-- Reading text --
┄┄┄┄┄┄┄┄┄┄

If you have an ACS member number, please enter it here so we can link this account to your membership. (optional)

ACS values your privacy. By submitting your information, you are gaining access to C&EN and subscribing to our weekly newsletter. We use the information you provide to make your reading experience better, and we will never sell your data to third party members.



Bringing The Logic Of The Lab Bench To Big Data Information Technology

Software firms and drug companies are learning to use their deluge of data more effectively

by Rick Mullin
June 9, 2014 | A version of this story appeared in Volume 92, Issue 23

Example of a cluster graph
Credit: YarcData
YarcData’s Urika generates cluster graphs as a means of visualizing data sets.

In the wake of the terrorist attacks of Sept. 11, 2001, the U.S. government found itself in a new world of data-intensive terror threat analysis, one in which its already formidable data management and information technology firepower would need a significant boost. It signed on Cray, one of its supercomputer suppliers, to develop new technology to study complex relationships in vast amounts of data.

“The agency had lots of technology to solve lots of kinds of problems,” says Misti Lusher, a marketing director at Cray. The agency, which she says she is not at liberty to identify, “had every technology you could name in their basement. But the one problem they couldn’t solve was to basically connect the dots between people, new media, and photos to find things that they didn’t know.”

Cray went to work on a chip and a computing system from which a researcher can construct a visualization of interconnected data from various sources in order to discern patterns—or the lack thereof. It was the beginning of the era of what is now known as big data.

Such a system clearly had applications beyond the government, so Cray moved forward on developing not only a product but also a separate company to supply graph analysis systems for big data. The company, YarcData, debuted in 2012. And one of its main markets is drug research, according to David Anstey, the head of YarcData’s life sciences business.

Indeed, nearly every supplier of computer hardware and software has mobilized to equip bench scientists with the information technology (IT) necessary to manage the great volumes of diverse data that are emerging in drug research. Their customers, meanwhile, are sorting through the third-party options and trying a few of their own. Much of the work mirrors Cray’s response to its government client. Vendors and users alike are developing analytical engines to supplement generic storage and computation systems that bog down under big data.

Tom Arneman, president of Ceiba Solutions, a data analysis software firm, cites one popular estimate of how quickly data is expanding. “If you take all the data from the beginning of time to 2012,” he says, “there will be 13 times more data stored in the next two years, and 44 times more data created.”

Not all of it will have to do with drug research, where the volume of data stored and the velocity with which it accumulates are high but lower than in other endeavors such as meteorology and finance. However, the variety of data—the third defining V in big data—is a principal challenge in pharmaceutical labs, as is its wide dispersion, both within private research organizations and in public repositories.

┄┄┄┄┄┄┄┄┄┄

Saved entries

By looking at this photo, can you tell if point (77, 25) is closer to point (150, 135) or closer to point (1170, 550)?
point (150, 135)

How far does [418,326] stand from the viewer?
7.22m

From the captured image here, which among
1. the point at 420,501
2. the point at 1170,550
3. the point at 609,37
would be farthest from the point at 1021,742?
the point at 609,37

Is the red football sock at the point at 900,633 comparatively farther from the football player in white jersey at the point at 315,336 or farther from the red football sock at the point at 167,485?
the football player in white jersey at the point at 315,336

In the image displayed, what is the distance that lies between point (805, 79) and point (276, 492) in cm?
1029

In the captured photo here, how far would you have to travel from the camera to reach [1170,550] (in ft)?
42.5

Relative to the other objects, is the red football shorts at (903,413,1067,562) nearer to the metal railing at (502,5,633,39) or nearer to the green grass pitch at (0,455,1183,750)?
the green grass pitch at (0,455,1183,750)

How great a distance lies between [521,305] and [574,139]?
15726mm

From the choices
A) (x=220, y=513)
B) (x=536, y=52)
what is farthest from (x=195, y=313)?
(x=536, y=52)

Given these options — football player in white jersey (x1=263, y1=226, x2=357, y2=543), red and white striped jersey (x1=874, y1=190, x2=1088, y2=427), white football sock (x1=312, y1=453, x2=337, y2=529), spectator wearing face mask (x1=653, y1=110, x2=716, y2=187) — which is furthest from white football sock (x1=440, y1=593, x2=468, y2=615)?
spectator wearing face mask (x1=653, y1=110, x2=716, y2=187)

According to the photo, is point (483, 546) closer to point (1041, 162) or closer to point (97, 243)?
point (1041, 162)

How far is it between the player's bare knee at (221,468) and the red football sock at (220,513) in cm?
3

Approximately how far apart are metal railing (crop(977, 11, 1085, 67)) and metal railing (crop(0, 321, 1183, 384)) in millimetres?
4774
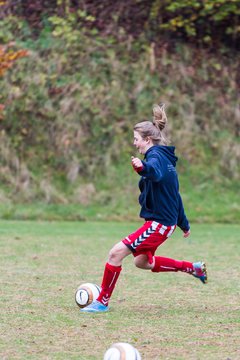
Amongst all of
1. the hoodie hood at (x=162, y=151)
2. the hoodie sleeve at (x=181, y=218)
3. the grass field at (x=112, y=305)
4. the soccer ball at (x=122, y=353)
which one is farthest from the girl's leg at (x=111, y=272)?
the soccer ball at (x=122, y=353)

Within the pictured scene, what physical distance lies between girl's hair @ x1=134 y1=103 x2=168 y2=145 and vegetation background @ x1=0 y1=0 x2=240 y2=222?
30.6 ft

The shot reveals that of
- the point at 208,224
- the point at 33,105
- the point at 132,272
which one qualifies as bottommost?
the point at 208,224

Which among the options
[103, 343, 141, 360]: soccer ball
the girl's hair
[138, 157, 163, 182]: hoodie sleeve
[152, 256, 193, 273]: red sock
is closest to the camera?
[103, 343, 141, 360]: soccer ball

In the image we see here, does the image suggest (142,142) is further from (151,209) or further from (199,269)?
(199,269)

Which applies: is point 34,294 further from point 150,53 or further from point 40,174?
point 150,53

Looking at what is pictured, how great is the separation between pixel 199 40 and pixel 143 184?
13.5 m

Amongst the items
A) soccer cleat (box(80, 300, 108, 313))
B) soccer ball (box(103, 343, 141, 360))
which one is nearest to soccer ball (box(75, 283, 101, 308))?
soccer cleat (box(80, 300, 108, 313))

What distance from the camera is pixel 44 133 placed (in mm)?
18922

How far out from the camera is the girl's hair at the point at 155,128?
24.3 feet

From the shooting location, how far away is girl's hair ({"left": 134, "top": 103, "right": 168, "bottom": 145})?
24.3ft

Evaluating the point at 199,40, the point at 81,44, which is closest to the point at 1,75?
the point at 81,44

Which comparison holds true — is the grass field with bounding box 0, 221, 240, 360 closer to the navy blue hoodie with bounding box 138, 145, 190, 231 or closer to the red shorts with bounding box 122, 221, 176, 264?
the red shorts with bounding box 122, 221, 176, 264

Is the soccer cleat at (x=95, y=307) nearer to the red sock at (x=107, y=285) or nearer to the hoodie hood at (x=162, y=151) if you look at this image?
the red sock at (x=107, y=285)

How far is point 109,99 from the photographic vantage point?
19.3 meters
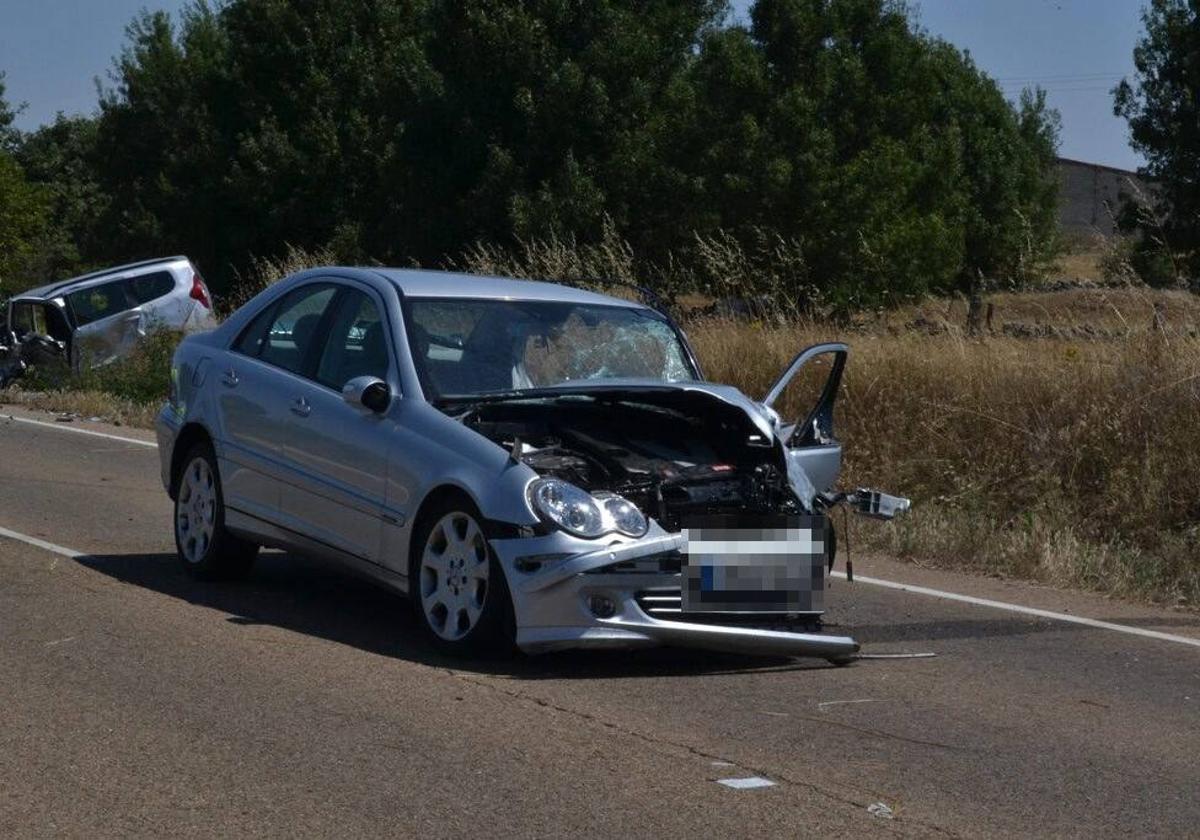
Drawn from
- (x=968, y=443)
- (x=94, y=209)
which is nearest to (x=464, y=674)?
(x=968, y=443)

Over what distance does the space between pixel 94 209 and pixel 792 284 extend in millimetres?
34248

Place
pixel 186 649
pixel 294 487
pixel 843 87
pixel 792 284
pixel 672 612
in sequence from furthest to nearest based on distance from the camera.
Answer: pixel 843 87
pixel 792 284
pixel 294 487
pixel 186 649
pixel 672 612

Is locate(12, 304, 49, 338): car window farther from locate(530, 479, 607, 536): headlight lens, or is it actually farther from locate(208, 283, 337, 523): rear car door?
locate(530, 479, 607, 536): headlight lens

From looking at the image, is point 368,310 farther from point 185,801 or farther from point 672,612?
point 185,801

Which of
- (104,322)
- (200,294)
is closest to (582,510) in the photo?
(104,322)

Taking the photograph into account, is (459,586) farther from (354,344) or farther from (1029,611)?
(1029,611)

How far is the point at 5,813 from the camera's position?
17.3 ft

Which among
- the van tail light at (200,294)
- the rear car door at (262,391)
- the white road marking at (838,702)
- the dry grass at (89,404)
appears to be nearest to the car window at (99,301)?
the van tail light at (200,294)

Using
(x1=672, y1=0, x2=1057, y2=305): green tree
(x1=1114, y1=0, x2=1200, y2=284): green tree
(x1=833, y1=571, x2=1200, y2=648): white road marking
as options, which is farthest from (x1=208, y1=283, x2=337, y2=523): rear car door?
(x1=1114, y1=0, x2=1200, y2=284): green tree

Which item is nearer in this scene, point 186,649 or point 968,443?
point 186,649

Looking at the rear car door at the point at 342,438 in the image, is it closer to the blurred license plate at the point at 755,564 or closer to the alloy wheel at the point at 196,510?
the alloy wheel at the point at 196,510

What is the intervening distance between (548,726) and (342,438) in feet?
7.16

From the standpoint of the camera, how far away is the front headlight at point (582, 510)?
6.99 metres

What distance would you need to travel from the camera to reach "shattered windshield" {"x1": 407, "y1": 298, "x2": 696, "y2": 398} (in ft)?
26.7
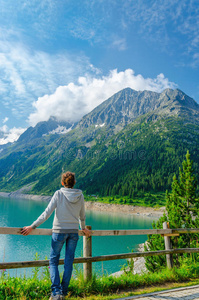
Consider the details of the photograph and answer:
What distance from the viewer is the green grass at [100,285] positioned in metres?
5.06

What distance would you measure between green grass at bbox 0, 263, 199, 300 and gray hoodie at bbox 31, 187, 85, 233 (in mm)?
1548

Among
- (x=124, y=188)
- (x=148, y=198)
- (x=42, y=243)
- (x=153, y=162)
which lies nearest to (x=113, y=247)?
(x=42, y=243)

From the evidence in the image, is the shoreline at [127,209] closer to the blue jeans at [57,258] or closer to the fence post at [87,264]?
the fence post at [87,264]

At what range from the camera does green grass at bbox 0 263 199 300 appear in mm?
5059

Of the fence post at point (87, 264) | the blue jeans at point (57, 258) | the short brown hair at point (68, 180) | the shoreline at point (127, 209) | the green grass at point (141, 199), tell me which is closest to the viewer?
the blue jeans at point (57, 258)

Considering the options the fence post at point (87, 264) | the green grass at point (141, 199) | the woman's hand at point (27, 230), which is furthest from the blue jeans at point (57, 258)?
the green grass at point (141, 199)

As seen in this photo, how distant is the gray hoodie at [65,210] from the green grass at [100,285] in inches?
60.9

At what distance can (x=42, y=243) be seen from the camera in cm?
A: 4400

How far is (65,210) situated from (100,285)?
2.65m

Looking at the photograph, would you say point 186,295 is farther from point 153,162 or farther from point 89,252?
point 153,162

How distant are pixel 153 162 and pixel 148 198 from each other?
56735 mm

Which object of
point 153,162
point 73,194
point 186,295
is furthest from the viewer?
point 153,162

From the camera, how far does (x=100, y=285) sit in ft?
19.6

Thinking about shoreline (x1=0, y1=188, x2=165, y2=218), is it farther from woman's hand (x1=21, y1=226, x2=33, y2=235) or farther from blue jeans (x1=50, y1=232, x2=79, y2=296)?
woman's hand (x1=21, y1=226, x2=33, y2=235)
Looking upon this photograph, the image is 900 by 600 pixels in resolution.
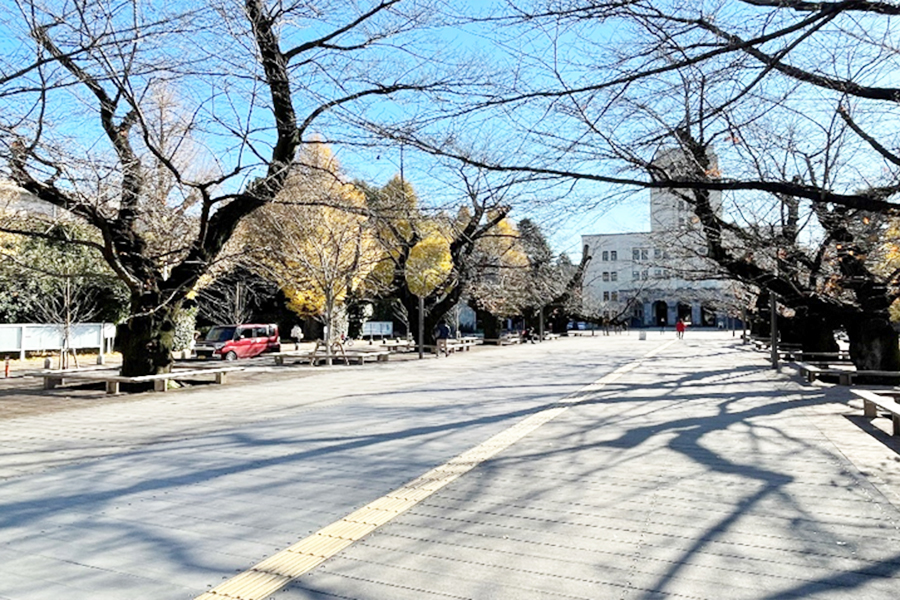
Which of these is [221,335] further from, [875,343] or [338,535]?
[338,535]

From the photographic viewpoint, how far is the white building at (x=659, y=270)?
1738 centimetres

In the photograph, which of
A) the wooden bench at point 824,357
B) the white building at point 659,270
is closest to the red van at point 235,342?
the white building at point 659,270

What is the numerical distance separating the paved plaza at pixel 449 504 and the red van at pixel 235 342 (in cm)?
1738

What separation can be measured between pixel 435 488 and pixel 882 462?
4.64 meters

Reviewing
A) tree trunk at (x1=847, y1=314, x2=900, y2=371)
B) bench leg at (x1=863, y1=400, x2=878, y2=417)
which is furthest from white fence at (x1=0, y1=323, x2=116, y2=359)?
tree trunk at (x1=847, y1=314, x2=900, y2=371)

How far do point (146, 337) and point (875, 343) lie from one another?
15.9 meters

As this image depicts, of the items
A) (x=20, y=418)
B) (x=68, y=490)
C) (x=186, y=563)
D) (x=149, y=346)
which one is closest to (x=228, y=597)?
(x=186, y=563)

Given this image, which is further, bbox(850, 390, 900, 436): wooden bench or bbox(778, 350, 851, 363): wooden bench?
bbox(778, 350, 851, 363): wooden bench

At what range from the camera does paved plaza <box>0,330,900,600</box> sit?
12.2ft

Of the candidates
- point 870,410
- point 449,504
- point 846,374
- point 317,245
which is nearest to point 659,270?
point 846,374

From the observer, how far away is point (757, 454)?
7.21 m

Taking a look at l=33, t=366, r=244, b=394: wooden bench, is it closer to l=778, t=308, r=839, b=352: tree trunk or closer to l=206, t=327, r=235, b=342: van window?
l=206, t=327, r=235, b=342: van window

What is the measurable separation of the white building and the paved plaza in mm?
4518

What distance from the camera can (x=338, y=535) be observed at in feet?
14.7
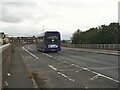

┄┄┄┄┄┄┄┄┄┄

-- Task requirements --
a - According to the big data article, why did Cray set up a separate company to supply graph analysis systems? Answer in one to three sentences.
b - Reproduce word for word the stretch of the big data article from "Cray went to" through "life sciences business.".

-- Outputs by task --
a - The system Cray built for the government clearly had applications beyond the government. So Cray developed not only a product but also a separate company, YarcData, to supply graph analysis systems for big data.

b -
Cray went to work on a chip and a computing system from which a researcher can construct a visualization of interconnected data from various sources in order to discern patterns—or the lack thereof. It was the beginning of the era of what is now known as big data.

Such a system clearly had applications beyond the government, so Cray moved forward on developing not only a product but also a separate company to supply graph analysis systems for big data. The company, YarcData, debuted in 2012. And one of its main markets is drug research, according to David Anstey, the head of YarcData’s life sciences business.